Malfunctions or damage to the mitochondria are characteristic of these disorders. However, the causes of mitochondrial diseases are diverse. There are inherited and acquired forms of the disease. In inherited mitochondrial diseases, mutations of enzymes are present in the respiratory chain. In the case of an inherited disorder, both the mitochondrial DNA and the DNA from the cell nucleus can be changed by mutations. Of course, among the many enzymes in the respiratory chain, the ATP synthase can also be subject to a mutation.

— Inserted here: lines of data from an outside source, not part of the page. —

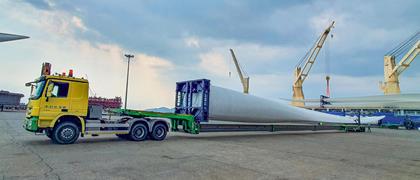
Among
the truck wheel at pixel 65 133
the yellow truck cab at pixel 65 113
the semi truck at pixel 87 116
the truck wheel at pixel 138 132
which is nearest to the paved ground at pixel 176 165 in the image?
the truck wheel at pixel 65 133

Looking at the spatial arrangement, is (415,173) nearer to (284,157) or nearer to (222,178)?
(284,157)

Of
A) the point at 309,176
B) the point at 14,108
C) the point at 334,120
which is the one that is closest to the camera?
the point at 309,176

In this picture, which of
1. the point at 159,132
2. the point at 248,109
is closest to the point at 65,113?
the point at 159,132

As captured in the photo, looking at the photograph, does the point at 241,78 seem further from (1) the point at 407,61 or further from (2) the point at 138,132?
(2) the point at 138,132

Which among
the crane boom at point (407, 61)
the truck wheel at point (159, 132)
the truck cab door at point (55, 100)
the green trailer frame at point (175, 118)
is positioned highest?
the crane boom at point (407, 61)

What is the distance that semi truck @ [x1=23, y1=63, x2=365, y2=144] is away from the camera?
9.14 meters

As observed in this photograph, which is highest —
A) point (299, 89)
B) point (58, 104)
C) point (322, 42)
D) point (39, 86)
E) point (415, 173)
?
point (322, 42)

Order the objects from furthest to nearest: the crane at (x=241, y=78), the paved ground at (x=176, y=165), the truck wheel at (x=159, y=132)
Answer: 1. the crane at (x=241, y=78)
2. the truck wheel at (x=159, y=132)
3. the paved ground at (x=176, y=165)

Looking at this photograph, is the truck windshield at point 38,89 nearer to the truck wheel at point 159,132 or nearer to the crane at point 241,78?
the truck wheel at point 159,132

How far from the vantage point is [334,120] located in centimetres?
2189

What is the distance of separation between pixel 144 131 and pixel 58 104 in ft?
11.6

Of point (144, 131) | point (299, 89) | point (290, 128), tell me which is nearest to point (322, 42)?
point (299, 89)

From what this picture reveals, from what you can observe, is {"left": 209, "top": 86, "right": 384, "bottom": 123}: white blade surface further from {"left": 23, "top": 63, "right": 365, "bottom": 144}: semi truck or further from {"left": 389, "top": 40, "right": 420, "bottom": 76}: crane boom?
{"left": 389, "top": 40, "right": 420, "bottom": 76}: crane boom

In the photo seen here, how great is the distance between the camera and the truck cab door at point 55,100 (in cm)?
905
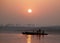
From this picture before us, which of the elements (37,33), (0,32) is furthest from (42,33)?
(0,32)

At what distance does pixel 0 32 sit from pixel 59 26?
176 centimetres

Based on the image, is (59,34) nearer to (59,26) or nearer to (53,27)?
(53,27)

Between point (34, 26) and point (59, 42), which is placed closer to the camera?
point (59, 42)

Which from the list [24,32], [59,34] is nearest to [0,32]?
[24,32]

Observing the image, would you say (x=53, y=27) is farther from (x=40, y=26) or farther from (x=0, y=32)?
(x=0, y=32)

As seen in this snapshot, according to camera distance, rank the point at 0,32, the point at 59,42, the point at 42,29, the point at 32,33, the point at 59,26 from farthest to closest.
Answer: the point at 0,32 < the point at 32,33 < the point at 42,29 < the point at 59,26 < the point at 59,42

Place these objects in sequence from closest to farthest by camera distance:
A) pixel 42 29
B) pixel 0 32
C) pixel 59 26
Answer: pixel 59 26 < pixel 42 29 < pixel 0 32

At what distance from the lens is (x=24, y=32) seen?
517cm

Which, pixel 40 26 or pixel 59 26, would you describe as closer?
pixel 59 26

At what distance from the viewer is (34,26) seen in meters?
4.79

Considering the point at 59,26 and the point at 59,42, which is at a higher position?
the point at 59,26

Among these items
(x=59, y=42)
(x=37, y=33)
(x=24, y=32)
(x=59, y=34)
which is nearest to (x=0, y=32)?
(x=24, y=32)

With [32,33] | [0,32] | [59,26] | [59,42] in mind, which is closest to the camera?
[59,42]

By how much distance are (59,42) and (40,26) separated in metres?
1.25
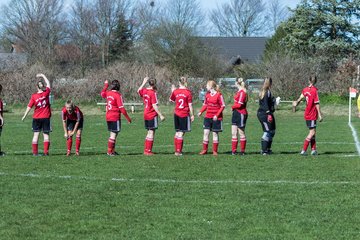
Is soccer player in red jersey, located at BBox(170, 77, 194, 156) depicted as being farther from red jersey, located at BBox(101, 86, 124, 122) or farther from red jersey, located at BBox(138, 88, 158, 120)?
red jersey, located at BBox(101, 86, 124, 122)

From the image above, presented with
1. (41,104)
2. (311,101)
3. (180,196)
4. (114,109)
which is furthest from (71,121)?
(180,196)

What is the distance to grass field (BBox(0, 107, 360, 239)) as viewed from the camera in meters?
8.41

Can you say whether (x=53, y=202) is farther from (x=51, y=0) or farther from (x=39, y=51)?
(x=51, y=0)

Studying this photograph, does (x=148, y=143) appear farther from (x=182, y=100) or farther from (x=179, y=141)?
(x=182, y=100)

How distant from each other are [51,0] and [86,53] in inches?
299

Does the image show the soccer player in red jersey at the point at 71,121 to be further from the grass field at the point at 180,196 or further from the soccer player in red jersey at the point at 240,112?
the soccer player in red jersey at the point at 240,112

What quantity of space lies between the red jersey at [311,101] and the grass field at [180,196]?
106 centimetres

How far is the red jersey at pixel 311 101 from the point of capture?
653 inches

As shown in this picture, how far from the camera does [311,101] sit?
54.6 feet

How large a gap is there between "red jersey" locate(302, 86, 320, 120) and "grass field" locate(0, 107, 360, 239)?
106cm

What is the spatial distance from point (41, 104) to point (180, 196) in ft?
23.0

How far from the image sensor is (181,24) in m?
62.8

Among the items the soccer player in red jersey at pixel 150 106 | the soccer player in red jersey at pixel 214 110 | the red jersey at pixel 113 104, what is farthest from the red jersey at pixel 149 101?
the soccer player in red jersey at pixel 214 110

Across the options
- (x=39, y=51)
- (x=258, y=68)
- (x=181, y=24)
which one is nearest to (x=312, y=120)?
(x=258, y=68)
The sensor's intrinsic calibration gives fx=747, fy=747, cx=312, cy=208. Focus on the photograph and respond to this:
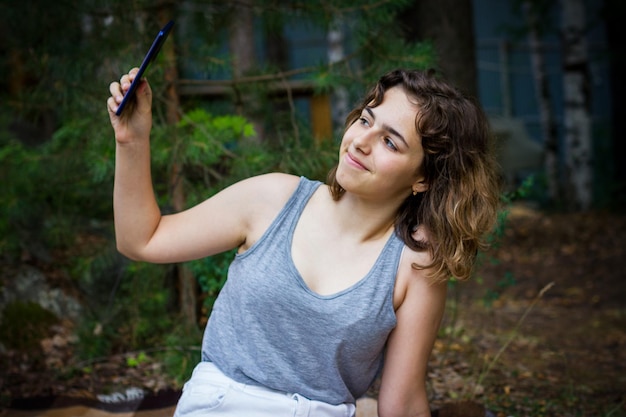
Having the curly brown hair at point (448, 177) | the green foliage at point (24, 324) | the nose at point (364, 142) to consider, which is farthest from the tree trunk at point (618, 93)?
the nose at point (364, 142)

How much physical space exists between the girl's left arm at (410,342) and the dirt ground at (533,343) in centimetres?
108

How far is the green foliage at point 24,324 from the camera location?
3.81m

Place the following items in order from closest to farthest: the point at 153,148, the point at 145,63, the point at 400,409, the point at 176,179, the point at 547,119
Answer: the point at 145,63, the point at 400,409, the point at 153,148, the point at 176,179, the point at 547,119

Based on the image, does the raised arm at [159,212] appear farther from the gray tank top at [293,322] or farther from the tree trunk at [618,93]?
the tree trunk at [618,93]

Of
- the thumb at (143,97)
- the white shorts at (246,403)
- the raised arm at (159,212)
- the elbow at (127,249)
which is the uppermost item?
the thumb at (143,97)

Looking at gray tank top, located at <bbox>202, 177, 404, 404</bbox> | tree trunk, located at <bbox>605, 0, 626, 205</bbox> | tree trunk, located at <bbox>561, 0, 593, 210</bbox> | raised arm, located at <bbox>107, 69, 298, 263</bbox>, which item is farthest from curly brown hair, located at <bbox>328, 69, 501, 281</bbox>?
tree trunk, located at <bbox>605, 0, 626, 205</bbox>

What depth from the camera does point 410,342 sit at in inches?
83.0

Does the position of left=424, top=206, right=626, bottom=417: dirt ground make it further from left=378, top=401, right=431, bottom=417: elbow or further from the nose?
the nose

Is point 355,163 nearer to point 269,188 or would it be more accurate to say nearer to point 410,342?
point 269,188

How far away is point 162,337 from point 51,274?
96 cm

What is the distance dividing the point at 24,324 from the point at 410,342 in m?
2.58

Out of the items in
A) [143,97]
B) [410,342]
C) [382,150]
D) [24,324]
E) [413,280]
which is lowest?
[24,324]

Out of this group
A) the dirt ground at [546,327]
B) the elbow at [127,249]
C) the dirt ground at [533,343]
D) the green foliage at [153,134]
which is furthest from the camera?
the dirt ground at [546,327]

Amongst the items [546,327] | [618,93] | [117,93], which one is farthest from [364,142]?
[618,93]
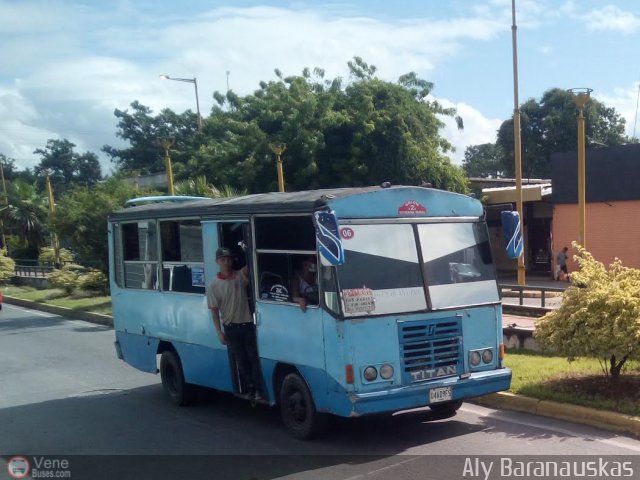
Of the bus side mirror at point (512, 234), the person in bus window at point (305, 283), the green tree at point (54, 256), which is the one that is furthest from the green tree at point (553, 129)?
the person in bus window at point (305, 283)

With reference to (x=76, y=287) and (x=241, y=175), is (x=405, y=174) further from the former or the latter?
(x=76, y=287)

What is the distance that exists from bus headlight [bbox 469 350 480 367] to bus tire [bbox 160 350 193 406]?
3.91m

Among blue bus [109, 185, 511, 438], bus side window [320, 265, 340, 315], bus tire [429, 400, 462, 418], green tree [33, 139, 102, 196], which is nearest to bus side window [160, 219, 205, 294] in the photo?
blue bus [109, 185, 511, 438]

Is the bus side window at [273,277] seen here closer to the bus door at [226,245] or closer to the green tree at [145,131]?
the bus door at [226,245]

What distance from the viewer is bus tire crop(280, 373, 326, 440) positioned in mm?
7387

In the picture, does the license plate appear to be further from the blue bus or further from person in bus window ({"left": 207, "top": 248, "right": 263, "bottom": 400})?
person in bus window ({"left": 207, "top": 248, "right": 263, "bottom": 400})

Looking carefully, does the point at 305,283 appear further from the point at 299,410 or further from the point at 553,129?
the point at 553,129

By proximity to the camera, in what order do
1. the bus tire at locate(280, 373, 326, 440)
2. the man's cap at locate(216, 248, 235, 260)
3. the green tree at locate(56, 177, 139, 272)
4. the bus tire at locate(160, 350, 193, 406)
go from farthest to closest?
the green tree at locate(56, 177, 139, 272) → the bus tire at locate(160, 350, 193, 406) → the man's cap at locate(216, 248, 235, 260) → the bus tire at locate(280, 373, 326, 440)

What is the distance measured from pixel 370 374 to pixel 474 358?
4.27ft

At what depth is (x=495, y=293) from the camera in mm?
7984

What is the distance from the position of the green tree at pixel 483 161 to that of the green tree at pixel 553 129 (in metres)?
8.89

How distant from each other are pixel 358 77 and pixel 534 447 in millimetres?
23735

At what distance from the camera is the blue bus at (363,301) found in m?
6.99

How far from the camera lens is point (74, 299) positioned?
26.5 m
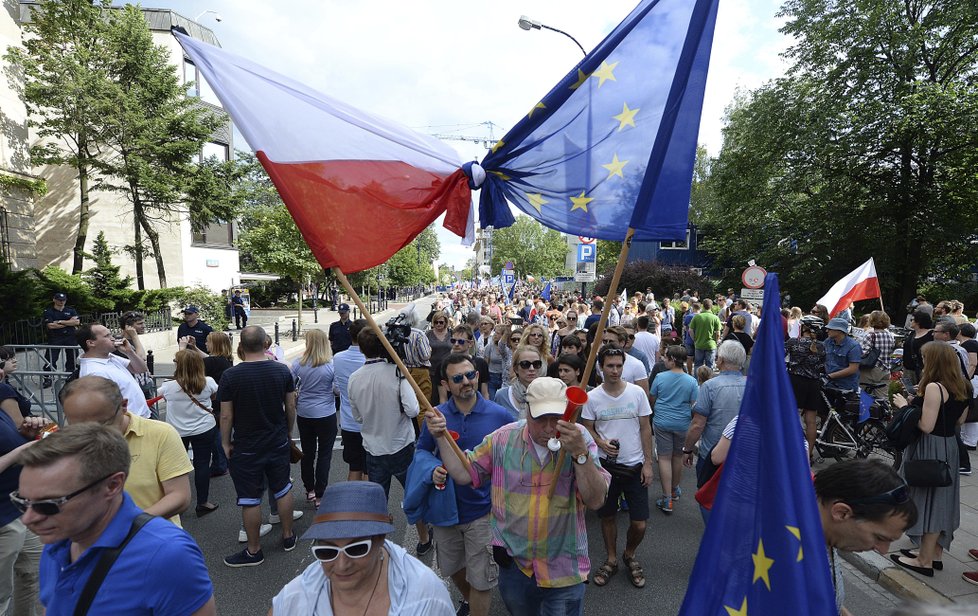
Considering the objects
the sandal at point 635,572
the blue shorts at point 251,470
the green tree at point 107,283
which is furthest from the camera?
the green tree at point 107,283

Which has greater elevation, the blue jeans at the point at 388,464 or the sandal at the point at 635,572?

If the enzyme failed completely, the organism would not be viable. With its limited function, it can be classified in the large group of mitochondrial diseases. The different forms of mitochondrial disease lead to different patterns of symptoms. However, they all have neuromuscular disorders in common. This means that the nervous system and muscles are always affected by the low energy supply. The cardiovascular system and kidneys are often impaired.
Since the energy supply is disrupted, most diseases progress quickly. However, there are no causal therapies, as this is a genetic disease. It is important to increase the intake of energy in the form of carbohydrates and fats as well as to limit energy consumption.